Fronzaglia lembra que o Mourão de 2019 é diferente do ex-general que participou da campanha presidencial. Durante o pleito eleitoral, Mourão ganhou as manchetes quando disse que o 13° salário era uma "jabuticaba brasileira", que a beleza de seu neto era fruto do "branqueamento da raça", entre outras falas.

As manchetes negativas fizeram com que Bolsonaro agisse para silenciar e aplacar o comportamento de Mourão.

Após assumir a cadeira de vice-presidente, Mourão passou por treinamento de assessores para aprender a se relacionar com a imprensa, revelou reportagem da Agência Pública. Desde então, tem sido mais comedido das nas palavras.

O guru Olavo de Carvalho não gosta de Mourão. Influente no governo e próximo de ministros como o chanceler Ernesto Araújo, Olavo já afirmou que Mourão é "idiota". A resposta do vice-presidente foi mandar "beijinhos".

O próprio Mourão nega que seja um contraponto ao presidente e se classifica como "complementar" a Bolsonaro.

"Na mundo da política, como a gente nunca consegue saber exatamente o que se passa nos bastidores, quais são as articulações que os atores políticos fazem, a gente não consegue saber as verdadeiras intenções, digamos assim, dessa moderação que o vice-presidente coloca. Pode ser uma moderação para dar uma estabilidade maior ao governo, mas ele também se legitimando como um líder moderado e talvez tenha ambições políticas mais à frente", diz Fronzaglia à Sputnik Brasil.

Mourão "está se legitimando como um líder político internamente e externamente", acredita o cientista político.

Enquanto Bolsonaro, durante sua visita aos EUA, jantou com Olavo de Carvalho e deu entrevista para a Fox News, canal de televisão que faz defesa da Casa Branca, Mourão fez escolhas diferentes.
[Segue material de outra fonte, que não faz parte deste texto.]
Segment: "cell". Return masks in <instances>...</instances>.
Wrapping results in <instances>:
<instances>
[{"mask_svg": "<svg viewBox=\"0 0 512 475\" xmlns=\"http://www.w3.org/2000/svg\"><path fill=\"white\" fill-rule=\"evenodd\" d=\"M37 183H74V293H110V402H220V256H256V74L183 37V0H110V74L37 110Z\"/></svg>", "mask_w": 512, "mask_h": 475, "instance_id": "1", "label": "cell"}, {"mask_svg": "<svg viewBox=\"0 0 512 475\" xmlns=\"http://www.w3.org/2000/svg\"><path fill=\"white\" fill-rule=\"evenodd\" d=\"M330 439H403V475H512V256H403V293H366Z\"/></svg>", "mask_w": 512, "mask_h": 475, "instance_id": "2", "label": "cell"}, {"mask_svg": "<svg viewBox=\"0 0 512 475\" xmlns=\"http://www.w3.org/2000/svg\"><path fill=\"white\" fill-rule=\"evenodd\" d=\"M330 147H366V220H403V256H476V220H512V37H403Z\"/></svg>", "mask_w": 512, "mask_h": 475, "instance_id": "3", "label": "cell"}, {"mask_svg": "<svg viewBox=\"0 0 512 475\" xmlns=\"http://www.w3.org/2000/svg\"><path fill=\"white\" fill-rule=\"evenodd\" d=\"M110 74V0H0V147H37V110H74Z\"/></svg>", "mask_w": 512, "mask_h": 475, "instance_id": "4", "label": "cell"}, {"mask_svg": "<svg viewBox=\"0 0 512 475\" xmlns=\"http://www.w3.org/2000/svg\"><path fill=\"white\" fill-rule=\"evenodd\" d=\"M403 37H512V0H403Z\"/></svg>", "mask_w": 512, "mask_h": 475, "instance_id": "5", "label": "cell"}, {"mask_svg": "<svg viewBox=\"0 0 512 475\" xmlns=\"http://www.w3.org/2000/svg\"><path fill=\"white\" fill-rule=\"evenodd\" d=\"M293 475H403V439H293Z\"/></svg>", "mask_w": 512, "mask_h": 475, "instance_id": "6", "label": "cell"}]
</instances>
Ele reuniu-se com o filósofo Roberto Mangabeira Unger, que foi ministro durante a presidência petista, e dará entrevista para a CNN — alvo público do presidente dos EUA, Donald Trump.

"Ele [Mourão] está se legitimando como um interlocutor político, que pode trabalhar nessa área em que o governo está deficiente", diz Fronzaglia. "Uma voz moderada na articulação pode ser bem vinda."